_Consigne_
D'après le texte de lecture, de quel ordre serait la croissance mondiale en 2022 selon le scénario central ?

_Texte de lecture_
'''
Dans ce scénario, les banques centrales pourraient se contenter d’ajuster avec précaution leur politique monétaire. Elles devraient ainsi prendre le temps pour réduire leurs achats d’actifs (Tapering) et remonter leurs taux directeurs.

Les organismes de statistiques, à l’image du FMI, demeurent donc relativement confiants sur les perspectives économiques mondiale pour les 18 prochains mois malgré les incertitudes décrites précédemment.

Graphique Croissance Mondial
Projection de la croissance mondiale (Source : FMI  – Octobre 2021).

Marchés Financiers

La période récente s’est traduite par la confirmation d’un environnement plus complexe pour les marchés financiers. Il s’agit de prendre en compte l’après-Covid, qui se caractérise par une croissance normalisée et des perspectives d’inflation dont l’horizon dépasserait le « transitoire ».

Une hausse des anticipations d’inflation

Le contexte des marchés financiers s’inscrit dans une évolution vers une normalisation progressive des politiques économiques post-pandémie. Le sujet Covid, sans disparaitre, devient moins prégnant permettant d’envisager un allègement durable des restrictions en cours au sein des différentes économies. Si des fragilités demeurent, notamment au sein des pays émergents du fait d’une vaccination moins avancée, les investisseurs semblent bien moins préoccupés par la problématique de l’épidémie si l’on en croit les enquêtes récentes.

À présent, le scénario central s’appuie sur une croissance mondiale qui serait certes en retrait en 2022 par rapport à 2021, mais qui resterait globalement solide, de l’ordre de 5%.

Graphique Classes Actifs
Performances des classes d’actifs en 2021 (Source : Datastream – Crédit Mutuel Gestion).
'''
_Données fournies_
'''
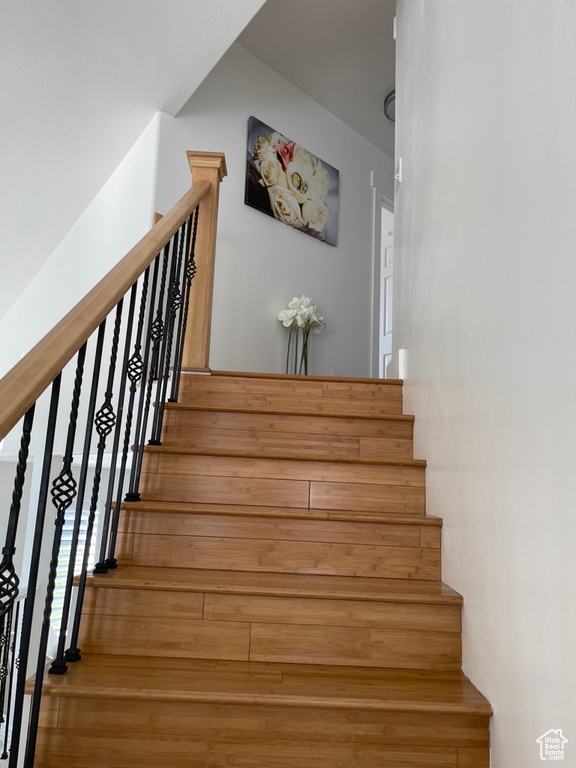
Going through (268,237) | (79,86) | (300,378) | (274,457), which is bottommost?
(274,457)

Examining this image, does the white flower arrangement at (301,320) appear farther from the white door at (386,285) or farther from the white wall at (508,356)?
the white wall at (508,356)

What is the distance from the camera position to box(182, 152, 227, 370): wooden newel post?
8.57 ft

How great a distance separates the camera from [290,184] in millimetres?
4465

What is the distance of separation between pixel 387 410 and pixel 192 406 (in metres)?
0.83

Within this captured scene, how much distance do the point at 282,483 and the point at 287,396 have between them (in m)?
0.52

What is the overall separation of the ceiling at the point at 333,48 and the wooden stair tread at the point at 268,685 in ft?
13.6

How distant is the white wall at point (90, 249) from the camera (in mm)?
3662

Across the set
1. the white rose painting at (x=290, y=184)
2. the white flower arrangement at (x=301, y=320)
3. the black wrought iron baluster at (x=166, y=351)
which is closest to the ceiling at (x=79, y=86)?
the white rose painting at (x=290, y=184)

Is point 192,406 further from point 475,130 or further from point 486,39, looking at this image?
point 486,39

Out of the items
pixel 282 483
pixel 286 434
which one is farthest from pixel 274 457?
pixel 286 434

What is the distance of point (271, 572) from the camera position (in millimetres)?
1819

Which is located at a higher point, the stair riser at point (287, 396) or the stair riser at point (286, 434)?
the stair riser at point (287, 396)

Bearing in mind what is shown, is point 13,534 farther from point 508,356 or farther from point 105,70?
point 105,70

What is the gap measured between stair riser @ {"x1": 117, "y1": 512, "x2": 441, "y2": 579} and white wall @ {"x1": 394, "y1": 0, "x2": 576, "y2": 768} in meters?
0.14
'''
'''
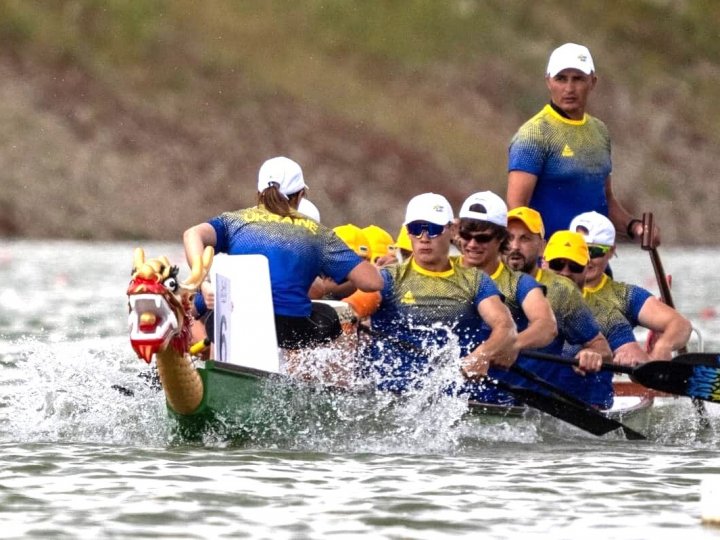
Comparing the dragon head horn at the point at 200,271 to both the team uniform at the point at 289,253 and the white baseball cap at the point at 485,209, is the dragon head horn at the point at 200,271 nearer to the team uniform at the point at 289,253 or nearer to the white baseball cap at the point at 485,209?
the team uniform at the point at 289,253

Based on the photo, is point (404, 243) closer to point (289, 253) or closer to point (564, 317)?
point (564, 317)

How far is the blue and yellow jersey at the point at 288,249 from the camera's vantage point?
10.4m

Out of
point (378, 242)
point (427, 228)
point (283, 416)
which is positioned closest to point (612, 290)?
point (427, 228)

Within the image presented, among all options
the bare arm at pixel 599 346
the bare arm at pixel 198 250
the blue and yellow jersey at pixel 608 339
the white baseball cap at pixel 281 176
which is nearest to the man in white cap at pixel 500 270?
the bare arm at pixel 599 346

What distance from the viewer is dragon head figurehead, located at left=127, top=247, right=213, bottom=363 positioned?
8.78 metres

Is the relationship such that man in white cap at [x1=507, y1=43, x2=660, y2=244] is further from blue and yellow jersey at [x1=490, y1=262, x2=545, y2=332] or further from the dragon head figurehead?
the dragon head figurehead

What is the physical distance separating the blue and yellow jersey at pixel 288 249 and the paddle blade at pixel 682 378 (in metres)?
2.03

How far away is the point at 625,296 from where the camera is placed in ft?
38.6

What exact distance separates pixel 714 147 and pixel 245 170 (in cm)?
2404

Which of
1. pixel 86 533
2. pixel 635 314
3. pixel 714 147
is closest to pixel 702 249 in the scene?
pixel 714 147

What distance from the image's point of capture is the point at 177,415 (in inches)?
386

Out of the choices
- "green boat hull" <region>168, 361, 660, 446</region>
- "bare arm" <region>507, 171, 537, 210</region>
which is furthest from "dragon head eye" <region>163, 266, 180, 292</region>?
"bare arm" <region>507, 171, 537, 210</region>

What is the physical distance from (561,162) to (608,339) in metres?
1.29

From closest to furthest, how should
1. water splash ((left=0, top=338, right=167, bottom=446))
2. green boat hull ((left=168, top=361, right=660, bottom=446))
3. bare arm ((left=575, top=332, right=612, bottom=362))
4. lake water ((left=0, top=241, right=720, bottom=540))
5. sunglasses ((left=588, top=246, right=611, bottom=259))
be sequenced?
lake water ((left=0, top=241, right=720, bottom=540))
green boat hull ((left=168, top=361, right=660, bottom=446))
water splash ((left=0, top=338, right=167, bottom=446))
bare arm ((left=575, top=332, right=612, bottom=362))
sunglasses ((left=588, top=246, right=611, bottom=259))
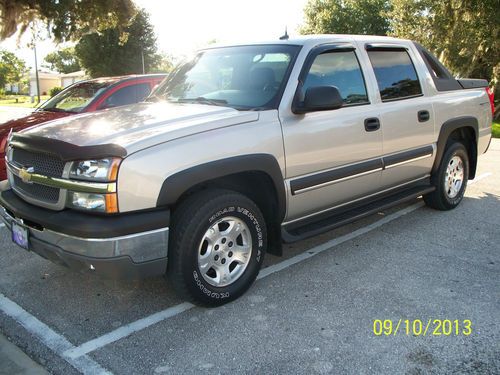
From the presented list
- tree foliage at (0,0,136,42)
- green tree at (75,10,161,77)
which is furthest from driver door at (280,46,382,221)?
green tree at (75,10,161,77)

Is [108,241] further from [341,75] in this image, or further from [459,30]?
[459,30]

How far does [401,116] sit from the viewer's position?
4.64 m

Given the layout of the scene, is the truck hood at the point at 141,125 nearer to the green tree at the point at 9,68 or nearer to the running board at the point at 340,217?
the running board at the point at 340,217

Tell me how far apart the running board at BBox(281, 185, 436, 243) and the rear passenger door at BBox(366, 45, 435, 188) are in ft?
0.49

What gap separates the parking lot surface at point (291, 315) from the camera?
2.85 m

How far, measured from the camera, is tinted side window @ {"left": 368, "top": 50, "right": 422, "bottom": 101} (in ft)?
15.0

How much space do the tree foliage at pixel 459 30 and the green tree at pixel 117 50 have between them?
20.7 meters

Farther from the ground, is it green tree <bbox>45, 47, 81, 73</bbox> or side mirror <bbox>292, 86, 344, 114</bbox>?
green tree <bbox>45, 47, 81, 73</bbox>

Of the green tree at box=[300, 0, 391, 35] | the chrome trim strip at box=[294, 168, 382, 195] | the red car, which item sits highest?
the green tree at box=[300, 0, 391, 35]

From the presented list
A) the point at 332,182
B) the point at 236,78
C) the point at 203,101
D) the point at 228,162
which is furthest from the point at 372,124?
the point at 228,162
'''
_Résultat_
De l'ordre de 5 %.